■ TASK
Please copy out each line of the entries in which "height" appears.

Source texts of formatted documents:
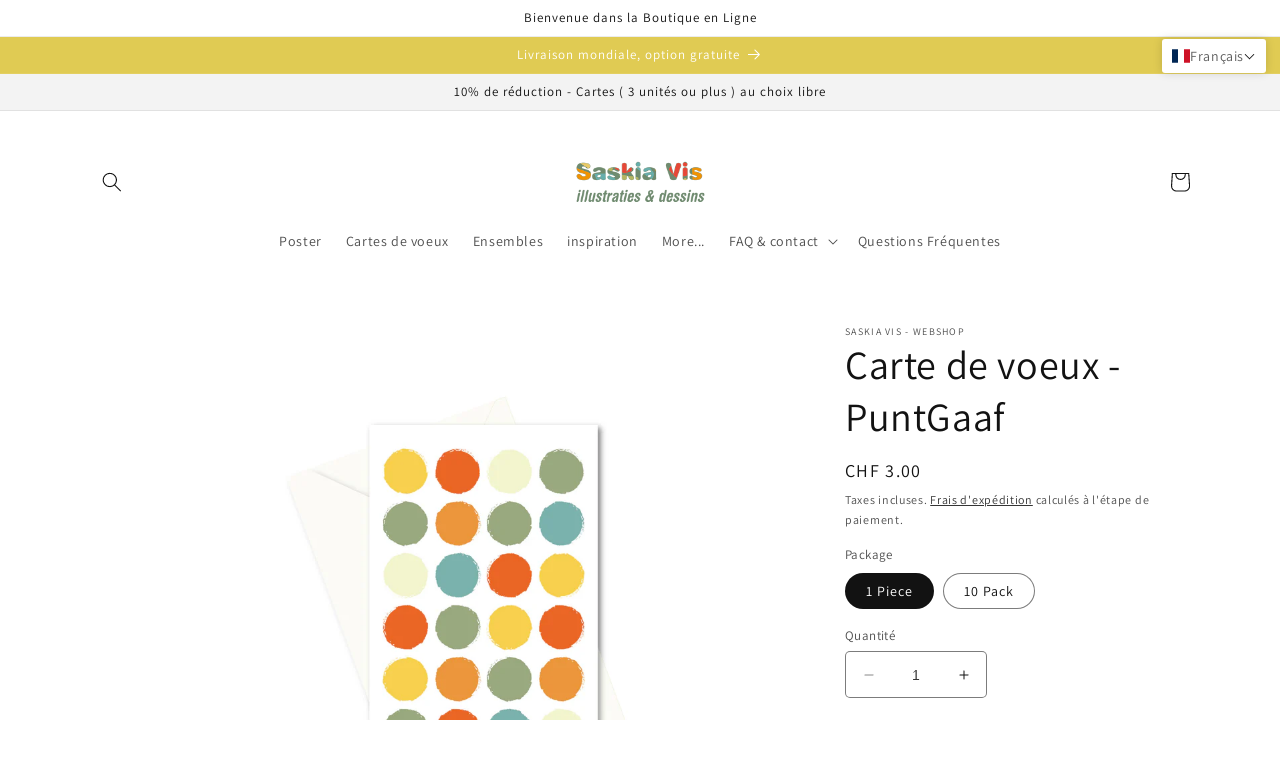

--- FILE ---
content_type: text/css
request_url: https://saskiavis.com/cdn/shop/t/68/assets/psb-global-css-settings.css?v=152280918966464123341704815764
body_size: -766
content:
@media screen and (min-width: 768px) {
  .psb-collection-collection-05 .slider {
    padding: 40px !important;
    height: 100%;
    display: flex;
    justify-content: center;
    align-items: center;
  }
}

--- FILE ---
content_type: text/css
request_url: https://cdn.shopify.com/extensions/aad8e997-0e76-4d50-a0fb-a800db53fcf7/conversagent-128/assets/gqa-app.css
body_size: -143
content:
.cs-chat-wrapper .cs-content-wrapper {
  max-width: 100%;
}

.gqa-shopify-wrapper {
  position: relative;
  padding-top: 10px;
  display: none;
  z-index: 3;
}

.gqa-shopify-wrapper.gqa-ready {
  display: block !important;
}

.gqa-shopify-wrapper img {
  position: relative;
  width: 60px;
  height: 60px;
  top: 0;
  border: solid 1px rgba(227, 227, 227, 1);
  border-radius: 100%;
  z-index: 9;
  margin: 0 0 -25px 10px;
}

.gqa-shopify-agent-name {
  font-weight: bold;
}
clever-search-chat {
  border: solid 1px rgba(227, 227, 227, 1);
  border-radius: 20px;
}
#gqa-wrapper {
  max-height: 500px;
  display: flex;
  width: 100%;
  background: rgba(255, 255, 255, 1);
  padding: 0;
  border-radius: 20px;
  overflow: hidden;
  transition: all 0.2s;
}

clever-search-chat {
  width: 100%;
  overflow: hidden;
  border-radius: 20px;
}

.gqa-shopify-wrapper-header {
  display: flex;
  align-items: center;
  margin: 0 0 5px 10px;
  animation: fadeIn 2s;
  z-index: 9;
  position: relative;
}

.gqa-agent {
  line-height: initial;
  margin-left: 10px;
}
.gqa-agent-tag-line {
  font-size: 12px;
}
.gqa-unavailable {
  color: rgba(142, 31, 11, 1);
  font-weight: bold;
  padding: 10px;
  border: solid 1px (254, 195, 193, 1);
  background: rgba(254, 233, 232, 1);
  line-height: normal;
}

.gqa-unavailable div {
  font-weight: normal;
  font-size: 12px;
  color: black;
}

@keyframes fadeIn {
  0% {
    opacity: 0;
  }
  100% {
    opacity: 1;
  }
}

.gqa-shopify-wrapper.gqa-custom-btn {
  padding: 0;
  /* overflow: hidden; */
}

.gqa-shopify-wrapper.gqa-custom-btn img.gqa-img {
  width: auto;
  height: auto;
  border: 0;
  border-radius: inherit;
  margin: 0;
  max-width: 100%;
  cursor: pointer;
  transition: all 0.2s;
}

.gqa-shopify-wrapper.gqa-custom-btn .gqa-logo-default {
  border: 0;
  border-radius: inherit;
  width: auto;
  height: auto;
  max-width: 30px;
  margin: 0 15px 0 0;
}

.gqa-shopify-wrapper.gqa-custom-btn img.gqa-img:hover {
  box-shadow: 0px 4px 6px -2px rgba(26, 26, 26, 0.20);
}

.gqa-shopify-wrapper.gqa-custom-btn #gqa-wrapper {
  min-height: auto;
  border-radius: 0;
}


--- FILE ---
content_type: text/event-stream;charset=UTF-8
request_url: https://qa-eus.clevertar.app/1/greeting?stream=true&tenant=saskia-vis.myshopify.com
body_size: 507
content:
data:{"question":"","question_id":"ztF405oB5aD-w4lXRDxF","thread_id":"ztF405oB5aD-w4lXRDxF","answer":"Bonjour ! Saviez-vous que la carte \"PuntGaaf\" est imprimée sur un papier de haute qualité sans bois et finition douce au toucher ? Pour quelle occasion spéciale prévoyez-vous de l'utiliser ? ✨\uD83D\uDC8C","cache_hit":"verbatim_stored","ts":1764484465747,"order":2607280,"delta":{"is_finished":true}}

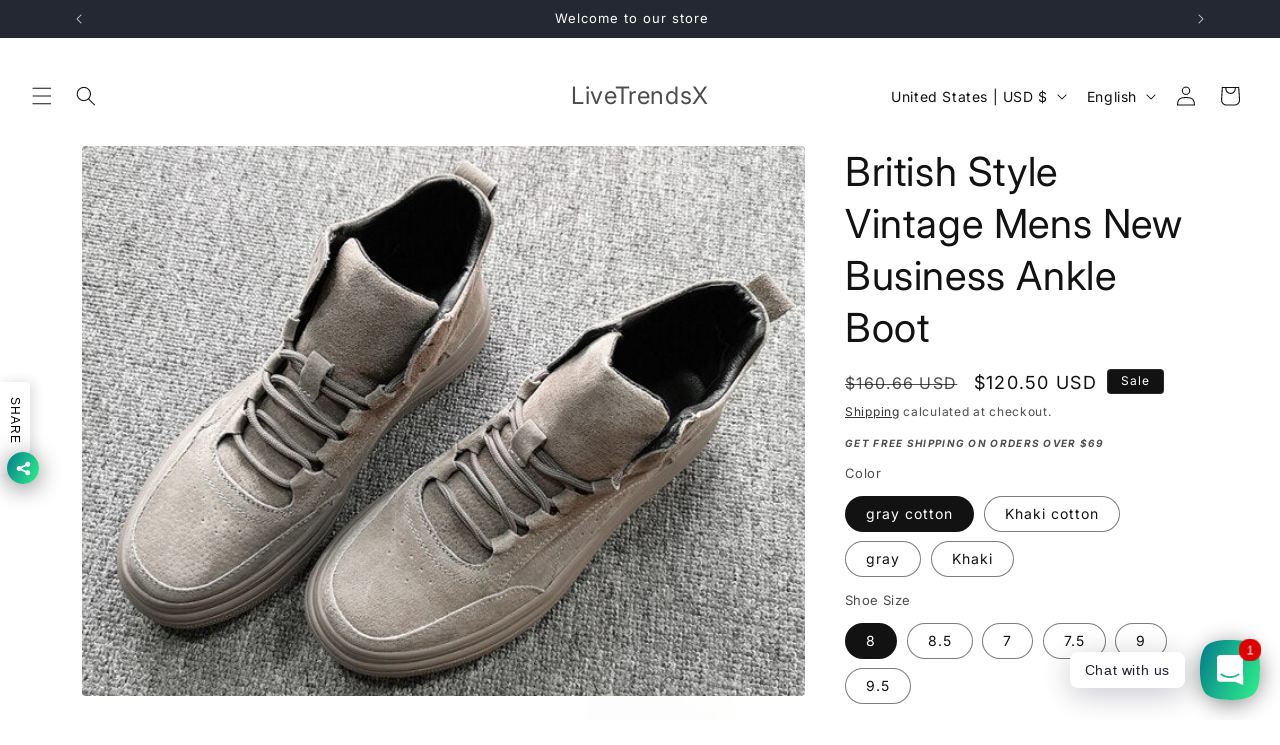

--- FILE ---
content_type: text/javascript; charset=utf-8
request_url: https://www.livetrendsx.com/web-pixels@fcfee988w5aeb613cpc8e4bc33m6693e112/web-pixel-1423638811@34ad157958823915625854214640f0bf/sandbox/worker.modern.js
body_size: -561
content:
importScripts('https://www.livetrendsx.com/cdn/wpm/sfcfee988w5aeb613cpc8e4bc33m6693e112m.js');
globalThis.shopify = self.webPixelsManager.createShopifyExtend('1423638811', 'APP');
importScripts('/web-pixels/strict/app/web-pixel-1423638811@34ad157958823915625854214640f0bf.js');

■ SOLUTION TO THE EXERCISE
    height: 100%;
  height: 60px;
  max-height: 500px;
  line-height: initial;
  line-height: normal;
  height: auto;
  height: auto;
  min-height: auto;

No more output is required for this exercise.